Today, as you likely know, is the 150th birthday of Amy Beach.
Amy Beach. You know, the best-known, most-performed and most-respected American composer of the earliest 20th century.
You don’t know? Well don’t blame yourself. Blame history, changing tastes, and good old fashioned sexism.
We posted about Amy Beach here on the PhLog last summer and since then we’ve become more surprised and dismayed about how quickly her fame has evaporated. Beach’s work is decidedly Victorian, and as a musical conservative, she doesn’t stand out as an innovator. But her work still ranks among the best of her era. A prodigy and exceptional pianist as well as composer, Beach rose to the top of the Second New England School of composers, accepted as “one of the boys” due to her remarkable talent. In a time when a woman having a career outside of the home was frowned upon, Beach toured Europe, performing to adoring crowds. Her “Gaelic” symphony (1894) was the first symphony written and published by an American woman, composed before she was 30. As an American composer, Beach made a point to integrate Native American and African American songs into her work. Besides her symphonic work, Beach was known for her songs, chamber music, and work for piano.

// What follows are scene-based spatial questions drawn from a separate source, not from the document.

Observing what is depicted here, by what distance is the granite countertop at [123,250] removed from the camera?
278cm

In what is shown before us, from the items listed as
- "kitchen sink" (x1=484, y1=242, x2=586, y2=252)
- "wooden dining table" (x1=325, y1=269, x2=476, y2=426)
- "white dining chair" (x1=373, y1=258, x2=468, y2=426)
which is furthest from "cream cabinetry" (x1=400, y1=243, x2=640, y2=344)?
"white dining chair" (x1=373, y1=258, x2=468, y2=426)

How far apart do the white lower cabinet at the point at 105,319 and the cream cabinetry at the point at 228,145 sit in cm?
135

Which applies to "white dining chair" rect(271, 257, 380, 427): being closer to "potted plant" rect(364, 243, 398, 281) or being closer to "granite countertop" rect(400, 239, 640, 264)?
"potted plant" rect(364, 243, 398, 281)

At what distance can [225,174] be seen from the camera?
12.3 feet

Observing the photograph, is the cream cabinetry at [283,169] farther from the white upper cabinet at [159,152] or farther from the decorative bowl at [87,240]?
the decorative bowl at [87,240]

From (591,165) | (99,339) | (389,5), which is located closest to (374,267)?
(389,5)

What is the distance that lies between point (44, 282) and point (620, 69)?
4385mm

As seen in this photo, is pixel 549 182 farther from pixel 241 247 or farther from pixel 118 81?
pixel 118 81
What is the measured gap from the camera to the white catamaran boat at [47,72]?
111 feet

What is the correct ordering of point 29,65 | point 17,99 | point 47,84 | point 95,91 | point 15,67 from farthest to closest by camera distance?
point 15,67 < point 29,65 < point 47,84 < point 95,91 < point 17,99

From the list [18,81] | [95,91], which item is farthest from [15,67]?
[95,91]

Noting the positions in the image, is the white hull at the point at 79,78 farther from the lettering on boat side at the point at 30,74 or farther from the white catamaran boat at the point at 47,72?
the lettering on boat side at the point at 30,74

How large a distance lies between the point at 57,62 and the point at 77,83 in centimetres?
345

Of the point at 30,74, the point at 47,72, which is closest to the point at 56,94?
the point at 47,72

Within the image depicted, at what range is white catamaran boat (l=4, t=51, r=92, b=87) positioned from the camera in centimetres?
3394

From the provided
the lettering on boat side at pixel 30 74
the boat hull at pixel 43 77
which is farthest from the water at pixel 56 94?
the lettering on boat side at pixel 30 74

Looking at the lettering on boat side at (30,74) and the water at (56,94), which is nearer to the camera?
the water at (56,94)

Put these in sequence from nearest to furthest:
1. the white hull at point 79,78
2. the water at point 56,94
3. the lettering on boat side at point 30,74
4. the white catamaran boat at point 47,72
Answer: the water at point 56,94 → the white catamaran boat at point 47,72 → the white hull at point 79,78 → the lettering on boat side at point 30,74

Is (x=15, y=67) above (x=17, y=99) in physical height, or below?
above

But time hasn’t been kind to Amy Beach. It was always going to be an uphill battle to get major orchestras to program music by a woman, and after Beach’s death, performances dropped off.
But Beach is slowly becoming more recognized. The New York Times covered her birthday and perhaps there may be some more performances sometime soon? Are any music programmers out there listening?
So take a moment today and listen to some Amy Beach. You can find several selections at amybeach.org.